Parliament definitively adopted, by a vote in the Senate on Tuesday December 19, a text intended to promote an “Erasmus of learning” by facilitating the international mobility of work-study students. The bill from MP Sylvain Maillard (Renaissance), voted on in recent months in the National Assembly, was adopted identically by the upper house. The Minister for Vocational Education and Training, Carole Grandjean, welcomed a “pragmatic text which focuses point by point on responding to the obstacles noted by the actors”.

This law will make it possible to remove certain barriers to the mobility of work-study students. According to the government, it constitutes one response among others to the objective set by Emmanuel Macron of allowing half of an age group to have spent, before the age of 25, at least six months abroad.

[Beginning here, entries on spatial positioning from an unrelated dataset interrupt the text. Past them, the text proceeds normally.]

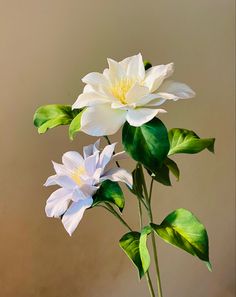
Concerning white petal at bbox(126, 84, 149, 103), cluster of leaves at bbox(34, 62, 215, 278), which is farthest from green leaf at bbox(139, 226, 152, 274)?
white petal at bbox(126, 84, 149, 103)

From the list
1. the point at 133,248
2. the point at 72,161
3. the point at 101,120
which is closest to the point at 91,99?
the point at 101,120

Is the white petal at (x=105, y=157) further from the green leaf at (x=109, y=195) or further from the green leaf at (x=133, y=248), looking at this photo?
the green leaf at (x=133, y=248)

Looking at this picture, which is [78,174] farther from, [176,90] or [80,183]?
[176,90]

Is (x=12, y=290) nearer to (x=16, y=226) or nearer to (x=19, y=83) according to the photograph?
(x=16, y=226)

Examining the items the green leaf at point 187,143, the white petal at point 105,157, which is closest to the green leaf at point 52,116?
the white petal at point 105,157

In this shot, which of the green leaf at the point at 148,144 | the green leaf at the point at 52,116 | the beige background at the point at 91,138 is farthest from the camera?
the beige background at the point at 91,138
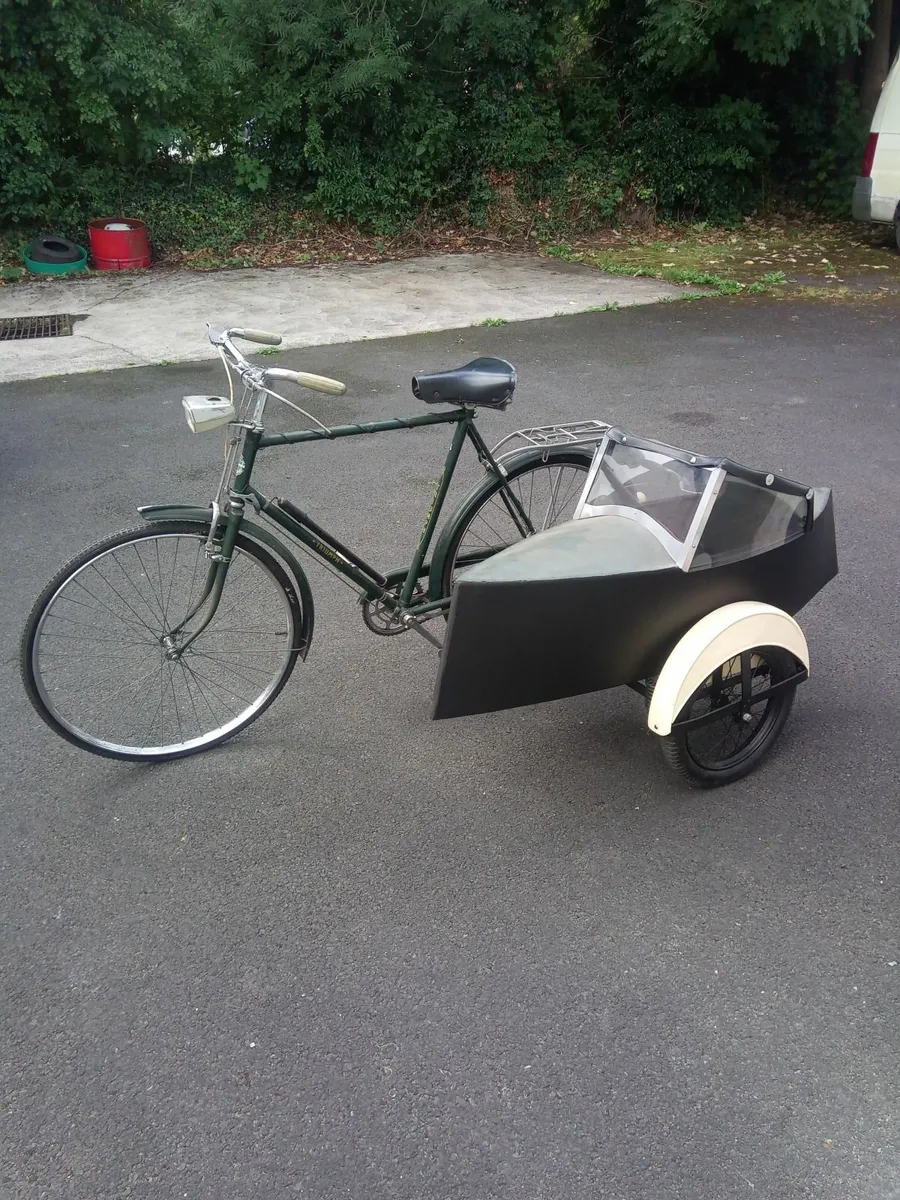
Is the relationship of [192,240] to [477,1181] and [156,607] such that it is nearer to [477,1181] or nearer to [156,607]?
[156,607]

Unlike those planned for students, exchanges of apprentices, who have an employment contract with an employer, often come up against very different labor rights from one Member State to another regarding work-study students. In France, the Labor Code, for example, prevents an employer from letting his apprentice leave for more than four weeks, unless his employment contract is suspended. However, this duration is insufficient to fully benefit from experience abroad. The proposed law therefore creates a right of option for the company: a suspension of the contract, the employer’s liability then being lifted, or a provision of the work-study student by the company, with maintenance of his responsibility and remuneration.